One more fight with their father, and I’d had enough. I got a restraining order against him.

At this point in her life, Leticia needed help more than ever before. That’s when she discovered Horizons. When the boys were 4 months old, and just a few weeks out of the NICU, they started in the infant room at Horizons in Dorchester. She was nervous, wondering if they were big and healthy enough to be there – and they were. Recognizing that the boys were preemies, the teachers coordinated Early Intervention who came to the classrooms to make sure they were on track and getting the resources they needed.

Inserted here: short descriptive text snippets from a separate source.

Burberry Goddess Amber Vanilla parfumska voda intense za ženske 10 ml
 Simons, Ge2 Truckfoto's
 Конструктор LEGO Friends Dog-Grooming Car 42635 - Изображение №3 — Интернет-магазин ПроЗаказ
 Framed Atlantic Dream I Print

Over those months, and now years, the teachers have become like second moms to my boys. With their help, I recognized them hitting their milestones. I was having trouble with Apollo who didn’t make eye contact when being talked to. One of his teachers told me about the technique she uses to get his attention. They’ve helped the boys through transitions. When it came time for the boys to move to preschool where they are now, Alex had a hard time. His teachers helped him set a new routine where he could stop by and spend a few minutes with them before moving on to his class.

My beautiful boys are thriving, happy and healthy.

Having your children in loving, capable hands is one thing,  but Leticia knew that she needed help too. Her Horizons family advocates have supported her along the way. When she needed help paying utilities, they helped her work out a payment plan with the electric company. Even though she’s back to working two jobs, sometimes she can’t make ends meet. When she became low on food, the family advocates directed her to a food pantry to make sure they were getting what they needed.

As challenging as these last years have been, Leticia’s children are her inspiration for their future. Her dream is to have a home for them one day. She’s working right now to become a nail technician, having finished schooling and is working toward acquiring her license by the end of this year.

My time living in a shelter has taught me the value of self-care. You need to put your own air mask on before you can help others, including your children.  I want to start a business that gives women the chance to take care of themselves. I want Kelis to see me as an independent and entrepreneurial woman – not the person I used to be. And Horizons helped me become that woman.

Leticia and her children continue to thrive. The support they received from Horizons is a foundation for the life they’re building towards and a future full of possibilities.